[[ Given records, beginning ]]

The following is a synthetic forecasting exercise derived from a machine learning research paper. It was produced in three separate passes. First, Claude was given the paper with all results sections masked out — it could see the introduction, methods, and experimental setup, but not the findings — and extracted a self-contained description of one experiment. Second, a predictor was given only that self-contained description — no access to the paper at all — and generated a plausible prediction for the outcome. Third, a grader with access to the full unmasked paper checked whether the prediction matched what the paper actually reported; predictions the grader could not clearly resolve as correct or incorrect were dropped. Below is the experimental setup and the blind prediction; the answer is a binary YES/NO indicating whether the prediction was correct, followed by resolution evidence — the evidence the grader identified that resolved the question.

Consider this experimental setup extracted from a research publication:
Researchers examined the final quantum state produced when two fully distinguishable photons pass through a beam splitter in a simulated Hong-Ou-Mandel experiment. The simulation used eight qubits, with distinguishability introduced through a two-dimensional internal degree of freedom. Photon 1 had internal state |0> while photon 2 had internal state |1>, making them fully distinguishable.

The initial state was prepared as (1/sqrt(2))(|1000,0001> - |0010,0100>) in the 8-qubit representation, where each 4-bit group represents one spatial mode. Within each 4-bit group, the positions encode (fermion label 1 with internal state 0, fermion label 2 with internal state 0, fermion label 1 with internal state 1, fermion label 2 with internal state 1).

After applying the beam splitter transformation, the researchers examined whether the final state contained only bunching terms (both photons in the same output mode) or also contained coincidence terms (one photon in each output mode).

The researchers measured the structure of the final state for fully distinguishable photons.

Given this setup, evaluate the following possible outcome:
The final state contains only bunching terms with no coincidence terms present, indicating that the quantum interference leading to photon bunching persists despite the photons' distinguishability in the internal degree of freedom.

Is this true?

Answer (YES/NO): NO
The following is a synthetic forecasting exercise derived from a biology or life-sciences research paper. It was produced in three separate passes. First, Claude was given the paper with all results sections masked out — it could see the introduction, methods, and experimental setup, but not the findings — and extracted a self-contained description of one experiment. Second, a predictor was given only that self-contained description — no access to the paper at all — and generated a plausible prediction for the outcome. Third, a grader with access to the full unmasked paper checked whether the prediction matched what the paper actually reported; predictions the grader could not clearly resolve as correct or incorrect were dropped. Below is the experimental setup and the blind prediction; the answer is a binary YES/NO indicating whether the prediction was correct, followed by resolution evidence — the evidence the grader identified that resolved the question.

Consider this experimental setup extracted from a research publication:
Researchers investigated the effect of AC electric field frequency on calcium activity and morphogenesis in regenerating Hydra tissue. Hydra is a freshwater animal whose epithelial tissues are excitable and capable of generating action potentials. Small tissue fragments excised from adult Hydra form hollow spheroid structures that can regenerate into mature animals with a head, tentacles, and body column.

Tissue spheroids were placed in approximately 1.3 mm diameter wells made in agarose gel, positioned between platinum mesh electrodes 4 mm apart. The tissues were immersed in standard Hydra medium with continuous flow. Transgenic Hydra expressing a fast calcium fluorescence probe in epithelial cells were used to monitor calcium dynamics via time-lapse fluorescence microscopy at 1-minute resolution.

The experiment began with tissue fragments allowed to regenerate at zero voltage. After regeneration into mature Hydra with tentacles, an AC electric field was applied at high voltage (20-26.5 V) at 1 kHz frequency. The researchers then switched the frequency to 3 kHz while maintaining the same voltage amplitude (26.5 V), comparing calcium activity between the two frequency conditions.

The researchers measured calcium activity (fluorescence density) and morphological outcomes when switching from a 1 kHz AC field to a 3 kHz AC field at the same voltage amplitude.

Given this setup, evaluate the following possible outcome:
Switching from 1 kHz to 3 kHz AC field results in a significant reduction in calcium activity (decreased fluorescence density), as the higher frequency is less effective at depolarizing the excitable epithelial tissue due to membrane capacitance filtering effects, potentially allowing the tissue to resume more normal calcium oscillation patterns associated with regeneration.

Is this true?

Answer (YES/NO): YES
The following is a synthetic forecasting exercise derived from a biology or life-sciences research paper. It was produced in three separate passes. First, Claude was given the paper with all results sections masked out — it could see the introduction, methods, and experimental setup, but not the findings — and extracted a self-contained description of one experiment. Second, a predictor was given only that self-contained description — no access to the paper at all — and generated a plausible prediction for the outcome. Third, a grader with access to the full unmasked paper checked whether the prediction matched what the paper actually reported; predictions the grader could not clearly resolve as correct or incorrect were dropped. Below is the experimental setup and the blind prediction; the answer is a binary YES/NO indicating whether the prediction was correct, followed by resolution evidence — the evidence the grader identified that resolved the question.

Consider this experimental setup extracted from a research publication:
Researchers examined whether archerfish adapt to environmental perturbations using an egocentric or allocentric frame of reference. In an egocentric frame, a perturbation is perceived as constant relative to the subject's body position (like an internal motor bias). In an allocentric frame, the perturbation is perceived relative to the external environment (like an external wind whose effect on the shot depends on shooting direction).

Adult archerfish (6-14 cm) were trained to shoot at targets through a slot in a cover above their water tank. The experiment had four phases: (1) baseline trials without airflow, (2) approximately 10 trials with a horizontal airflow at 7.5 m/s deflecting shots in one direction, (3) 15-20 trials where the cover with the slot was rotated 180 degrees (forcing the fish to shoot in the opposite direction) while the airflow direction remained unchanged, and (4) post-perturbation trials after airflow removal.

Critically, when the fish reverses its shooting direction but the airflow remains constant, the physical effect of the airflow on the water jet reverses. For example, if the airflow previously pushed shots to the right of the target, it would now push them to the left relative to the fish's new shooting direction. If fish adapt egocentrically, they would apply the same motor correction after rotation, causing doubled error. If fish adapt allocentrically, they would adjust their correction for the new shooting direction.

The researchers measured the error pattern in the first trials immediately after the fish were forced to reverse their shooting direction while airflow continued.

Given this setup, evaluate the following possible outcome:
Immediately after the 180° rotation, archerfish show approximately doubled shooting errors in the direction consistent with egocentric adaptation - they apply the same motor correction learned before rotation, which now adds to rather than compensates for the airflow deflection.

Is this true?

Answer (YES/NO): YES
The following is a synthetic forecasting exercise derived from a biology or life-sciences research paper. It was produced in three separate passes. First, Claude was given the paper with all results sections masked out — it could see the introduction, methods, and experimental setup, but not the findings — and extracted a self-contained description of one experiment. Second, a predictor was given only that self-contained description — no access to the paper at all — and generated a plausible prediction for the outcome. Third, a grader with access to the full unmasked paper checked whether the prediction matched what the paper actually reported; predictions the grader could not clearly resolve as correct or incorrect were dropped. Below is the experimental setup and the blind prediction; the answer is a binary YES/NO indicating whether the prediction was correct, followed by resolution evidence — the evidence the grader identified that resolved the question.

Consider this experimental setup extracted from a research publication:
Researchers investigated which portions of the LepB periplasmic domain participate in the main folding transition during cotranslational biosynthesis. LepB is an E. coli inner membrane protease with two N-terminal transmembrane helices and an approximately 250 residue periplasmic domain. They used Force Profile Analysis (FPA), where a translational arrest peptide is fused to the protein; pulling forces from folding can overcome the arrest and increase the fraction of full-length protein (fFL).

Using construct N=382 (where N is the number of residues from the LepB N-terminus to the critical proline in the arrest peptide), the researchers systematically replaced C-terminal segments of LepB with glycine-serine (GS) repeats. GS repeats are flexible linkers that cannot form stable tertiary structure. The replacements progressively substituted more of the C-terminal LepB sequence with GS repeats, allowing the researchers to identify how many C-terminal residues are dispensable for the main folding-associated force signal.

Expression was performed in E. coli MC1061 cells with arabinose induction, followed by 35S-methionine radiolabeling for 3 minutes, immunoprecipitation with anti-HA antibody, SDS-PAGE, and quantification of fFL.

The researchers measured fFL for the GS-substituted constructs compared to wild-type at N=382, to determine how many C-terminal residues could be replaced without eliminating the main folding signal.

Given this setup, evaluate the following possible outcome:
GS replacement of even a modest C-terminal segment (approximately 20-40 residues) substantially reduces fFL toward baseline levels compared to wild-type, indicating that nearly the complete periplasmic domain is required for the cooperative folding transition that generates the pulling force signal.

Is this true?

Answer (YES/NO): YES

[[ Given records, end ]]

What the exercise asks. Copy range, inclusive: the line holding "The final state contains" to the line holding "Answer (YES/NO): NO". Reproduce exactly those lines of the records above and no others.

The completed task.
The final state contains only bunching terms with no coincidence terms present, indicating that the quantum interference leading to photon bunching persists despite the photons' distinguishability in the internal degree of freedom.

Is this true?

Answer (YES/NO): NO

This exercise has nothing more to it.